I wouldn't be surprised if pediatricians started wearing black robes instead of white coats.

I took my 5-year-old -- code named "Lil' Terminator" -- to the doctor last week to get her kindergarten shots. Taking kids to get shots is a duty I've been saddled with before, and it's not one I relish. The worst is when they're babies and you can't explain things to them. One minute they're sitting in your arms, smiling and gurgling, the next they're sobbing and looking at you with a pitifully sad "why are you allowing this to happen?" expression.

At least this time, Lucy -- who has been telling strangers lately her name is BlueFrogCinderella -- knew what was coming. I was hoping the doctor was ready; I didn't know if she wore body armor, but as my kid can be a bit aggressive when it comes to self-defense, it wouldn't be a bad idea.

(Mark Mattern/MCT)

Questions, questions

My focus shifted when the receptionist handed me a questionnaire. That's when I considered calling my lawyer.

I've seen the standard doctor's questionnaire: Do your kids have any allergies to medications? Do they sleep through the night? Are they able to operate heavy machinery, etc.

However, this was different. For one, there must have been 40 questions. And it was kind of personal. It wanted to know everything Lucy ate, drank, smelled, heard and thought. It wanted to know how many times a day she ate every kind of foodstuff known to man. It asked how much TV she watched. It wanted to know whether she favored Justin Bieber over One Direction. It was really detailed.

That's when I started thinking I was a bad parent just for letting my kid have juice twice a day. Fruit juice, which in recent studies has been linked to everything from obesity to diabetes to tooth decay, apparently is worse for children than Scotch, which some of us suspected all along.

Next we met the doctor, who was so kid-friendly I wouldn't have been surprised if she slipped into a Barney suit halfway through the examination. But then a weird thing happened: She bypassed me and started peppering Lucy with a bunch of the same questions on the questionnaire.

She was trying to get my kid to rat me out!

When she answered the questions truthfully, and they more or less synced up with mine, I started feeling like maybe I wouldn't be arrested after all.

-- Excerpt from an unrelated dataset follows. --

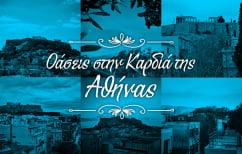 ΝΕΑ ΕΙΔΗΣΕΙΣ (100 ταράτσες της Αθήνας: κάθε μπαλκόνι έχει άλλη θέα (ΒΙΝΤΕΟ))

But it was a little disconcerting. I guess it's good to involve the patient and all, but I still had to suppress the urge to stand behind the doctor and signal Lucy how to answer.

Weighty topic

Then the doctor pulled out papers containing numbers. Great, I thought: Now we have to do math. Apparently, my kid is big for her age and height. The doc tried tempering her revelation by saying Lucy is probably about to grow taller again, but I got the underlying meaning: I give my kid so much juice that she's getting FAT!

Well, not really. She asked me how active Lucy was, which made me laugh, because she's slightly less active than a hurricane. I blabbed something about being from a big-boned family, then secretly plotted to never allow toxic, fat-making fruit juice into my home again.

When it came time for shots, Lucy handled it like a champ -- no crying. In fact, she growled her way through, which the surprised-looking nurse admitted was a first for her.

I get it. Juice, which was once considered to be good for kids, is full of sugar -- and sugar is now the enemy. But it's not like we hook the kid up to a hot fudge IV. Moderation is the key.

But, just in case, we did buy sugar-free juice the next day. I have enough to think about without fearing arrest by the sugar police.